Problem to work on:
Take the lines below from the one with "eid mubarak arabic" through the one with "深圳市正源財稅代理有限公司" and print only them, exactly. Don't print the pictures.

++++ Information given

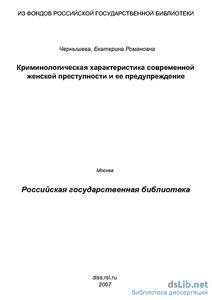 Женская преступность в России криминологическая характеристика  Женская преступность в России криминологическая характеристика особенности и причины женской преступности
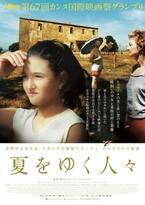 【予告編】モニカ・ベルッチも出演!カンヌ映画祭グランプリ『夏をゆく人々』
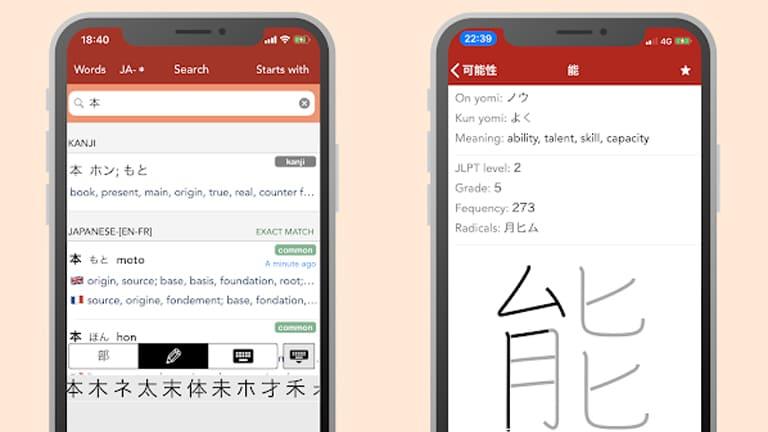 download belajar bahasa jepang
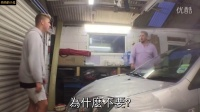 Ben的整人计划- 用油漆帮车子抛光(中文字幕)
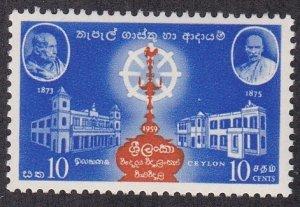 Ceylon # 359, Privena University, NH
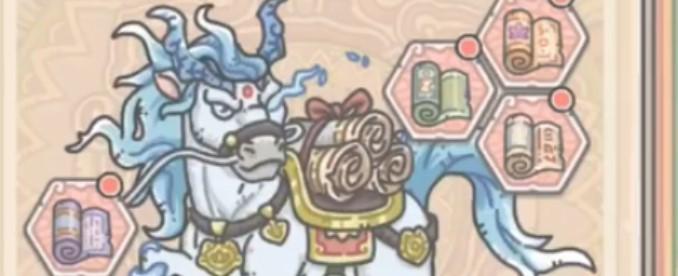 最强蜗牛驮经白马怎么兑换细胞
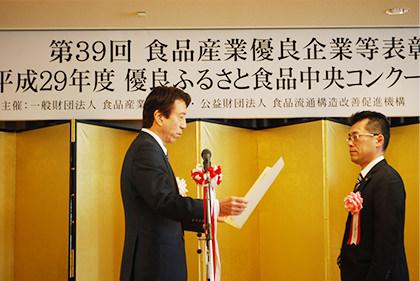「優良企業表彰式」がみなと新聞に掲載されました。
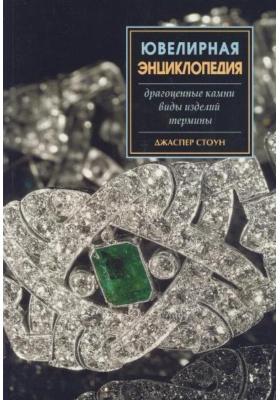 Ювелирная энциклопедия : Драгоценные камни, виды изделий, термины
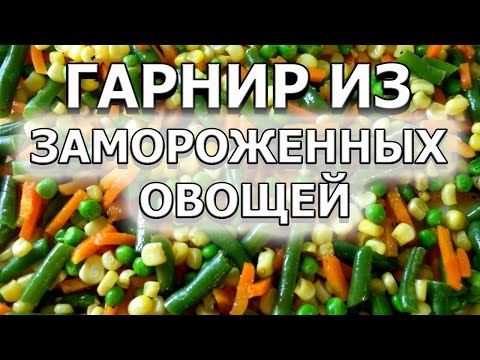 Тушение замороженных овощей в мультиварке
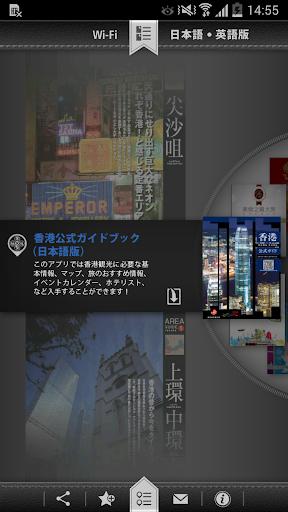 香港公式ガイドブック(日本語版)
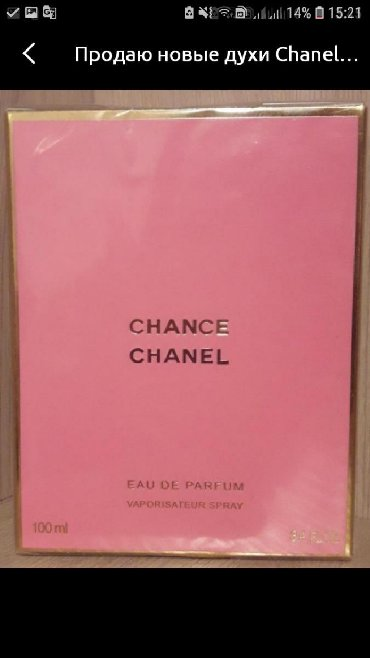 chance eau tendre в Кыргызстан: Продаю новые духи Chanel Chance под оригинал В упаковке, новые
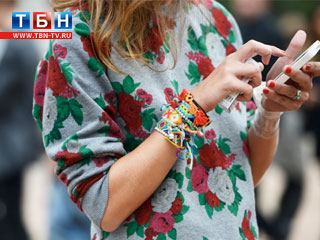Ceea ce este la modă. - svitshot, hanorac sau hanorac, TBN România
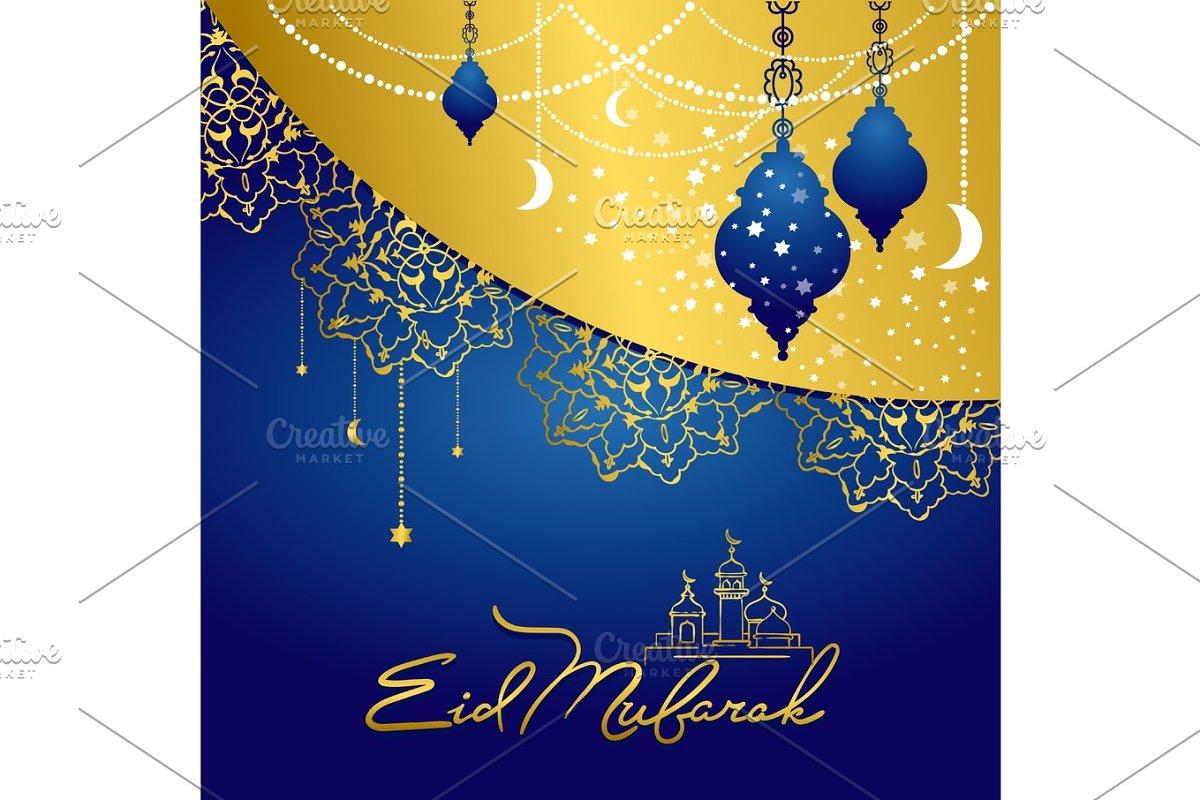eid mubarak arabic muslim card design  customdesigned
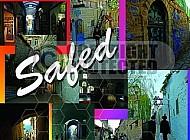Safed Kabbalah 001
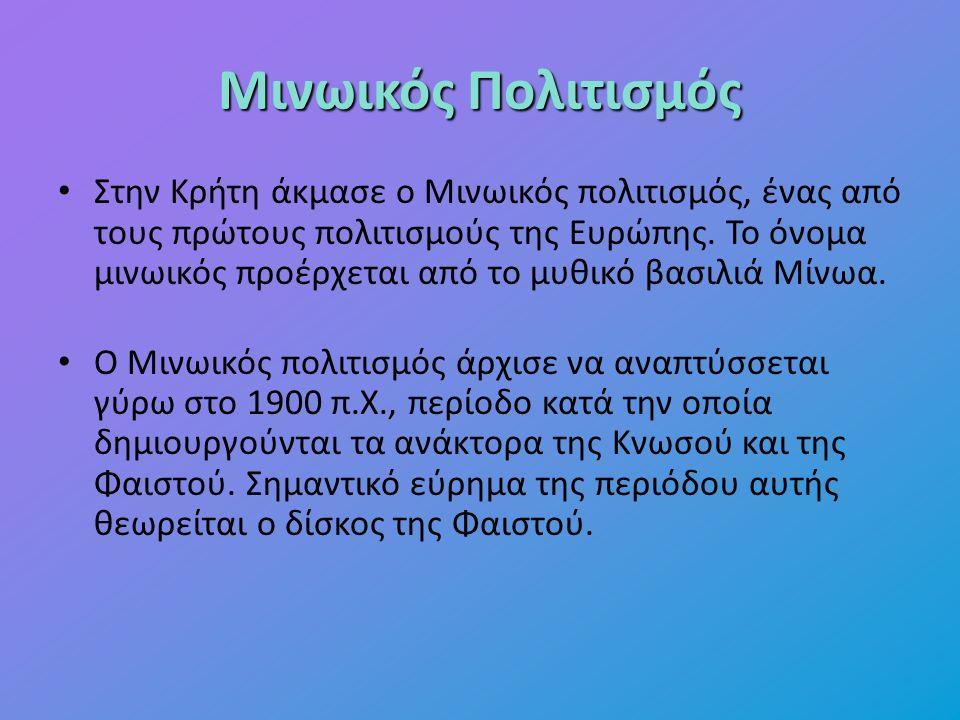 Μινωικός Πολιτισμός Στην Κρήτη άκμασε ο Μινωικός πολιτισμός, ένας από τους πρώτους πολιτισμούς της Ευρώπης.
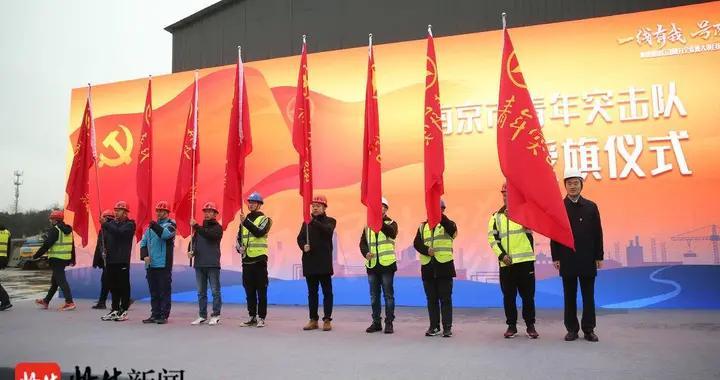 """2021年南京市""""一线有我 号队出列""""青春建功行动动员会启动"""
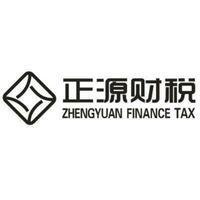 深圳市正源財稅代理有限公司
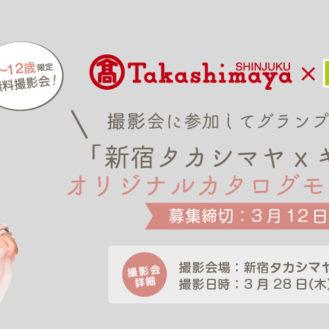 グランプリは高島屋カタモ【東京】「新宿タカシマヤ×キッズ時計」参加キッズモデル募集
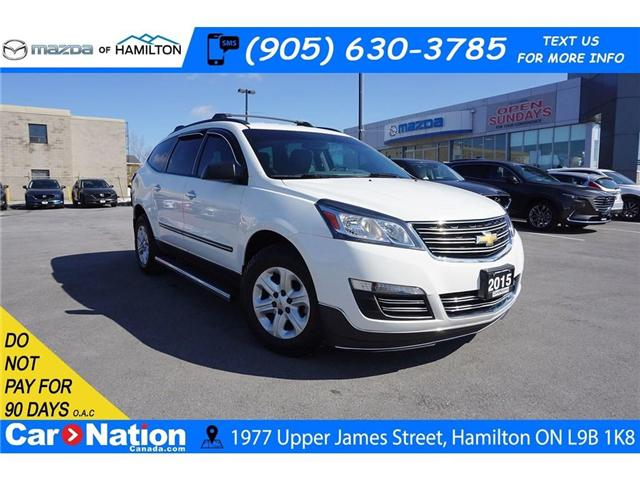 2015 Chevrolet Traverse LS (Stk: HU751) in Hamilton - Image 1 of 30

++++++++

Written response:
eid mubarak arabic muslim card design  customdesigned
Safed Kabbalah 001
 Μινωικός Πολιτισμός Στην Κρήτη άκμασε ο Μινωικός πολιτισμός, ένας από τους πρώτους πολιτισμούς της Ευρώπης.
 """2021年南京市""""一线有我 号队出列""""青春建功行动动员会启动"""
 深圳市正源財稅代理有限公司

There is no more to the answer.